WORK TO COMPLETE →
1. Print the passage from the PySpark notebook below, starting at "23/11/16 17:18:19 WARN" and ending at "DEST_COUNTRY_NAME: string (nullable = true)".
2. Answer these questions using the PySpark notebook:
(a) What app name is passed when the Spark session is built?
(b) In which file format is the 2015 flight summary data loaded?
(c) What type does the printed schema give for the count column?
3. List every name that the PySpark notebook imports from pyspark.sql.types.

SUPPLIED TEXT →
★ ★ ★ ★ ★ ★ ★

In [1]:
from pyspark.sql import SparkSession
import pyspark.sql.functions as F
from pyspark.sql.types import StructField, StructType, StringType, LongType
from pyspark.sql import Row

# Pyspark Types: [link](https://spark.apache.org/docs/latest/sql-ref-datatypes.html)

# Importing Data

In [2]:
spark = SparkSession.builder \
    .appName("basic_app") \
    .getOrCreate()

23/11/16 17:18:18 WARN Utils: Your hostname, luan-Dell-G15-5520 resolves to a loopback address: 127.0.1.1; using 192.168.1.12 instead (on interface wlp0s20f3)
23/11/16 17:18:18 WARN Utils: Set SPARK_LOCAL_IP if you need to bind to another address
Setting default log level to "WARN".
To adjust logging level use sc.setLogLevel(newLevel). For SparkR, use setLogLevel(newLevel).
23/11/16 17:18:19 WARN NativeCodeLoader: Unable to load native-hadoop library for your platform... using builtin-java classes where applicable


In [3]:
df = spark.read.format("json").load("../../../spark_data_examples/flight-data/json/2015-summary.json")

# Checking column types

In [4]:
df.printSchema()

root
 |-- DEST_COUNTRY_NAME: string (nullable = true)
 |-- ORIGIN_COUNTRY_NAME: string (nullable = true)
 |-- count: long (nullable = true)



# Getting the schema

In [5]:
df.schema

StructType([StructField('DEST_COUNTRY_NAME', StringType(), True), StructField('ORIGIN_COUNTRY_NAME', StringType(), True), StructField('count', LongType(), True)])

★ ★ ★ ★ ★ ★ ★

RECORDED INFORMATION →

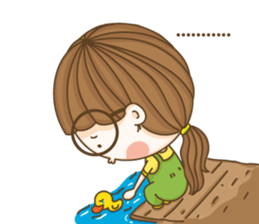 Hun yuri Lovely Girl sticker #14165826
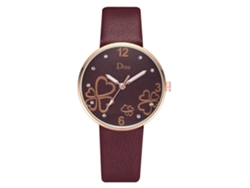 Reloj De Cuarzo Para Mujer Con 6 Manecillas, Calendario Automático Y Correa De Silicona Blanca.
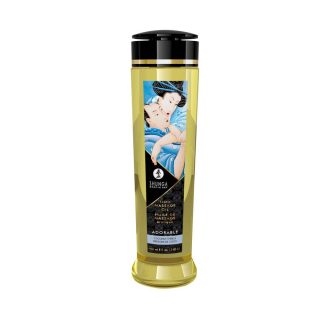 EROTIC MASSAGE OIL 240 ml / 8 oz COCONUT THRILLS - Masszázsgyertyák és olajok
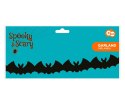 Girlanda papierowa Nietoperze, czarna, 10.5 x 25 x 300 cm PF-GNIE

★ ★ ★ ★ ★ ★ ★

SET OF ANSWERS →
1.
23/11/16 17:18:19 WARN NativeCodeLoader: Unable to load native-hadoop library for your platform... using builtin-java classes where applicable


In [3]:
df = spark.read.format("json").load("../../../spark_data_examples/flight-data/json/2015-summary.json")

# Checking column types

In [4]:
df.printSchema()

root
 |-- DEST_COUNTRY_NAME: string (nullable = true)

2.
(a) basic_app
(b) JSON
(c) long

3.
StructField
StructType
StringType
LongType